--- Work task ---
Exact copy, no pictures: reproduce every record below as it stands.

Excerpted data section start

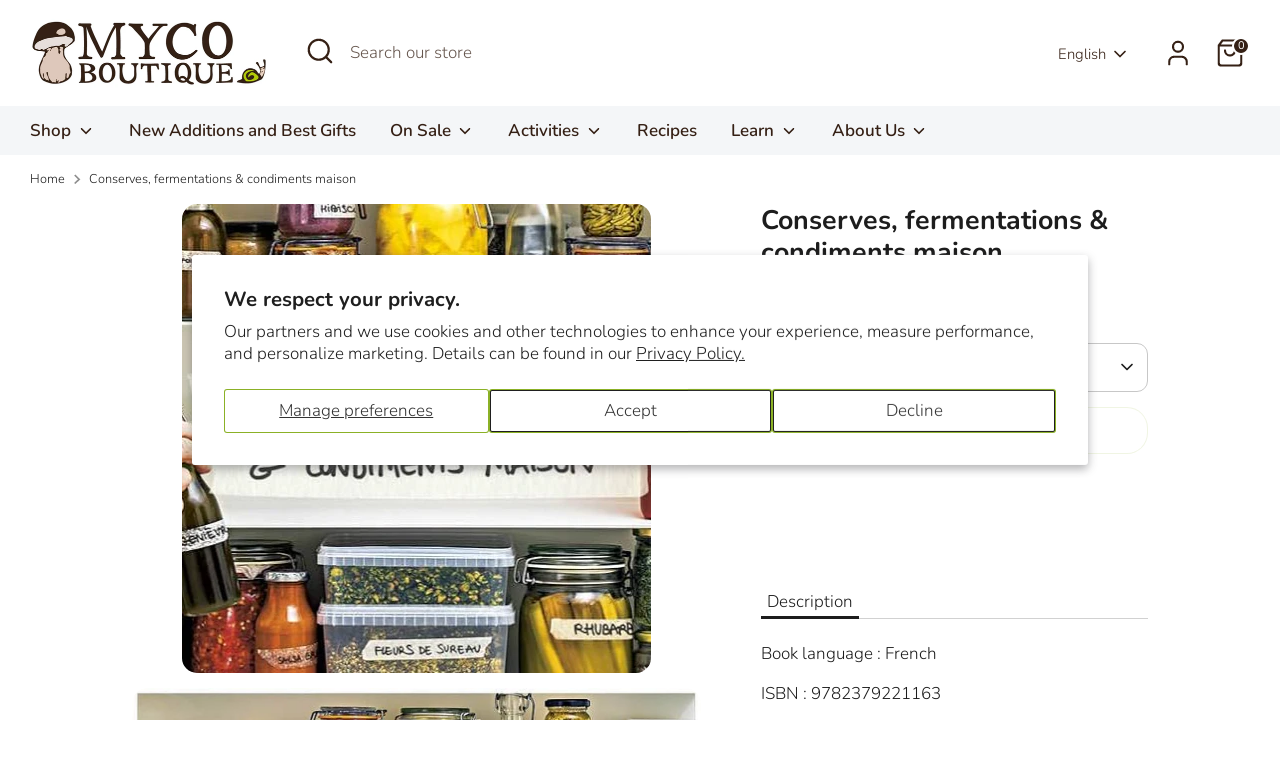

--- FILE ---
content_type: text/javascript
request_url: https://mycoboutique.com/cdn/shop/t/20/assets/boost-sd-custom.js?v=1768931799252
body_size: -459
content:
const customize={moveHeaderDescription:componentRegistry=>{componentRegistry.useComponentPlugin("HeaderDescription",{name:"Move Collection Description Below Product List",apply:()=>{let hasUpdated=!1;return{afterRender(element){try{const descriptionElement=element.getRootElm(),newDescirption=`<div class="container">${element.getParams().props.description}</div>`;if(element.getParams().props.description){const productListContainerElement=document.querySelector(".boost-sd__filter-block .boost-sd-container");productListContainerElement.querySelector(".container")||productListContainerElement.insertAdjacentHTML("beforeend",newDescirption)}}catch(err){console.warn(err)}}}}})}};window.__BoostCustomization__=(window.__BoostCustomization__??[]).concat([customize.moveHeaderDescription]);
//# sourceMappingURL=/cdn/shop/t/20/assets/boost-sd-custom.js.map?v=1768931799252
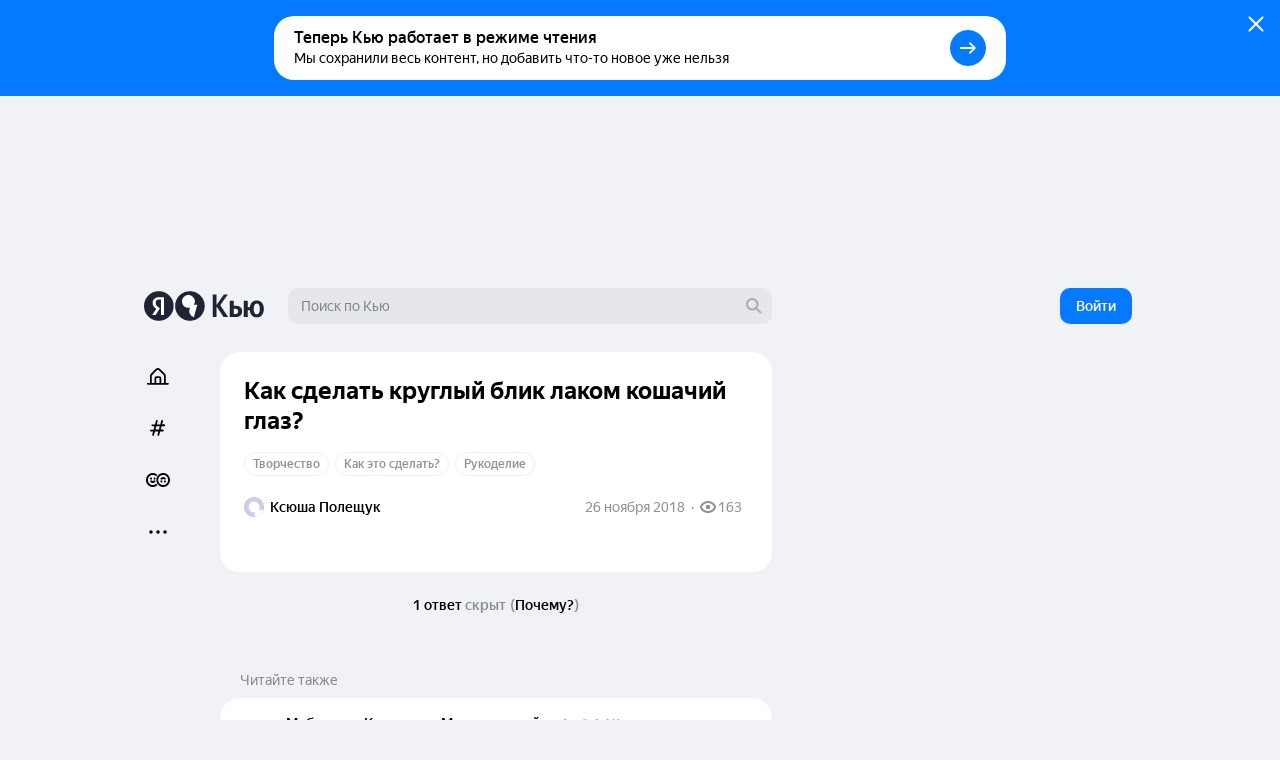

--- FILE ---
content_type: text/css
request_url: https://answers-static.s3.yandex.net/web/assets/desktop/ru-css_critical-super-question-control-hide@desktop.critical.css%7C0-933966a6.css
body_size: -119
content:
.E-R5e44abf{margin-left:6px}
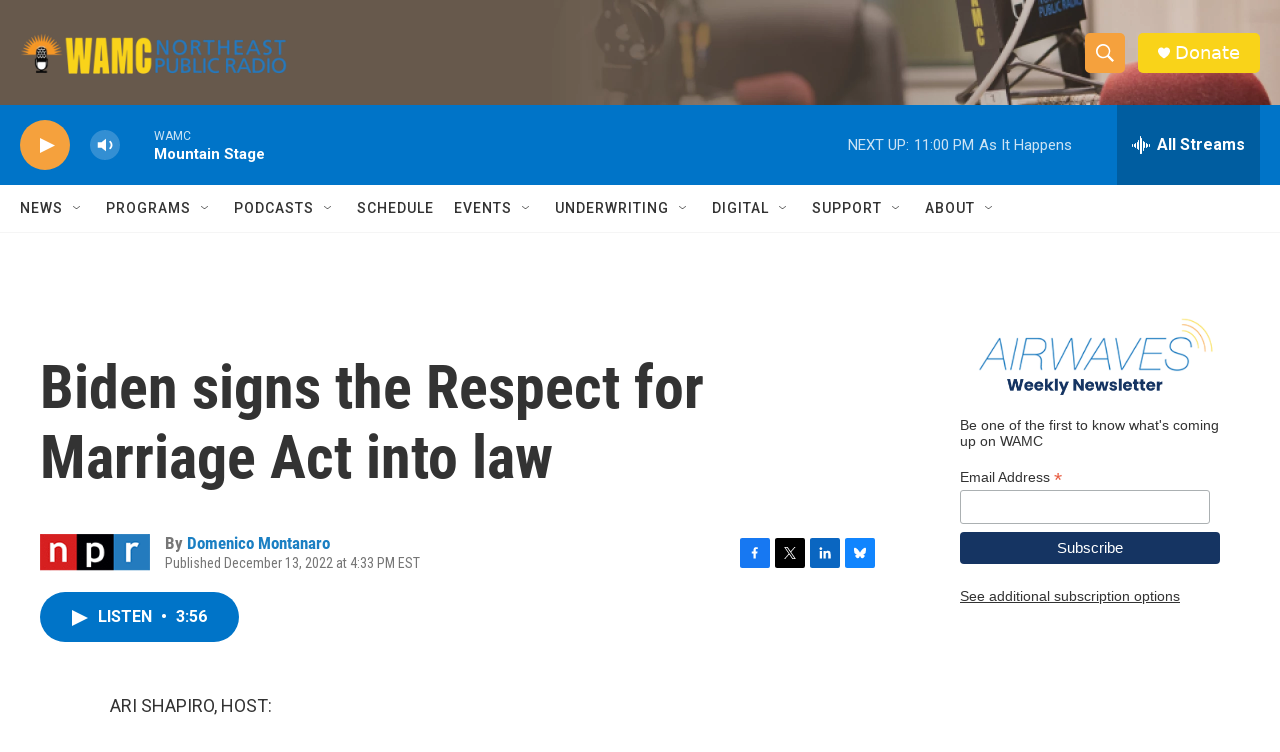

--- FILE ---
content_type: text/html; charset=utf-8
request_url: https://www.google.com/recaptcha/api2/aframe
body_size: 267
content:
<!DOCTYPE HTML><html><head><meta http-equiv="content-type" content="text/html; charset=UTF-8"></head><body><script nonce="HUfIv-sfF-JMRA0qSRsg1A">/** Anti-fraud and anti-abuse applications only. See google.com/recaptcha */ try{var clients={'sodar':'https://pagead2.googlesyndication.com/pagead/sodar?'};window.addEventListener("message",function(a){try{if(a.source===window.parent){var b=JSON.parse(a.data);var c=clients[b['id']];if(c){var d=document.createElement('img');d.src=c+b['params']+'&rc='+(localStorage.getItem("rc::a")?sessionStorage.getItem("rc::b"):"");window.document.body.appendChild(d);sessionStorage.setItem("rc::e",parseInt(sessionStorage.getItem("rc::e")||0)+1);localStorage.setItem("rc::h",'1768881489137');}}}catch(b){}});window.parent.postMessage("_grecaptcha_ready", "*");}catch(b){}</script></body></html>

Excerpted data section end

--- Task response ---
--- FILE ---
content_type: text/javascript
request_url: https://mycoboutique.com/cdn/shop/t/20/assets/boost-sd-custom.js?v=1768931799252
body_size: -459
content:
const customize={moveHeaderDescription:componentRegistry=>{componentRegistry.useComponentPlugin("HeaderDescription",{name:"Move Collection Description Below Product List",apply:()=>{let hasUpdated=!1;return{afterRender(element){try{const descriptionElement=element.getRootElm(),newDescirption=`<div class="container">${element.getParams().props.description}</div>`;if(element.getParams().props.description){const productListContainerElement=document.querySelector(".boost-sd__filter-block .boost-sd-container");productListContainerElement.querySelector(".container")||productListContainerElement.insertAdjacentHTML("beforeend",newDescirption)}}catch(err){console.warn(err)}}}}})}};window.__BoostCustomization__=(window.__BoostCustomization__??[]).concat([customize.moveHeaderDescription]);
//# sourceMappingURL=/cdn/shop/t/20/assets/boost-sd-custom.js.map?v=1768931799252

--- FILE ---
content_type: text/css
request_url: https://answers-static.s3.yandex.net/web/assets/desktop/ru-css_critical-super-question-control-hide@desktop.critical.css%7C0-933966a6.css
body_size: -119
content:
.E-R5e44abf{margin-left:6px}

--- FILE ---
content_type: text/html; charset=utf-8
request_url: https://www.google.com/recaptcha/api2/aframe
body_size: 267
content:
<!DOCTYPE HTML><html><head><meta http-equiv="content-type" content="text/html; charset=UTF-8"></head><body><script nonce="HUfIv-sfF-JMRA0qSRsg1A">/** Anti-fraud and anti-abuse applications only. See google.com/recaptcha */ try{var clients={'sodar':'https://pagead2.googlesyndication.com/pagead/sodar?'};window.addEventListener("message",function(a){try{if(a.source===window.parent){var b=JSON.parse(a.data);var c=clients[b['id']];if(c){var d=document.createElement('img');d.src=c+b['params']+'&rc='+(localStorage.getItem("rc::a")?sessionStorage.getItem("rc::b"):"");window.document.body.appendChild(d);sessionStorage.setItem("rc::e",parseInt(sessionStorage.getItem("rc::e")||0)+1);localStorage.setItem("rc::h",'1768881489137');}}}catch(b){}});window.parent.postMessage("_grecaptcha_ready", "*");}catch(b){}</script></body></html>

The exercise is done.